Here are some common vision problems in children:

  • Amblyopia (lazy eye)

  • Nearsightedness: blurry vision far away

  • Farsightedness: blurry vision nearby

  • Astigmatism: cornea or lens has a different shape

  • Strabismus (crossed eyes)

  • Convergence insufficiency

If your child is squinting more frequently and proclaims to have headaches after school, then scheduling a comprehensive eye exam with your eye doctor is recommended.

Eye exams at an early age and throughout life development ensure a healthy vision long-term.

There are a few ways to encourage your child’s healthy vision starting now:

  • Exercise regularly: Children who exercise more often are less likely to develop diabetes and other conditions that lead to vision problems.

  • Listen to them: Pay attention to their headaches and squinting tendencies.

  • Encourage healthy eating: Fruits, veggies, leafy greens, and fish (salmon or tuna) are known to help develop a healthy eyesight.

  • Wear sunglasses: Never allow them to look directly at the sun, the cornea can be burnt.

  • Wear prescription glasses (if applicable): Glasses or contact lenses help them see day-to-day, so be sure to encourage your children to wear them.

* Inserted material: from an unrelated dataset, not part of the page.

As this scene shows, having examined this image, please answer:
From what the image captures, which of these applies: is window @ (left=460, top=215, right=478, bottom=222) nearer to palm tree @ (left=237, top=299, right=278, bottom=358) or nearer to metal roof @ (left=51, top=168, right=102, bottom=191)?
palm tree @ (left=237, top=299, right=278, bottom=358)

  • Limit screen-time: Encourage your child to get outdoors instead of being glued to a tablet (near-vision activity), the far-vision activities will help develop a better eyesight overall.

  • Wear protective eyewear: If your child plays sports, be sure to grab them a pair of protective eyewear to help them avoid other serious eye injuries.

  • Quality sleep: Not only is sleep necessary for a child’s overall development, sleep helps the eye heal after a full day of encountering dry air or pollutants.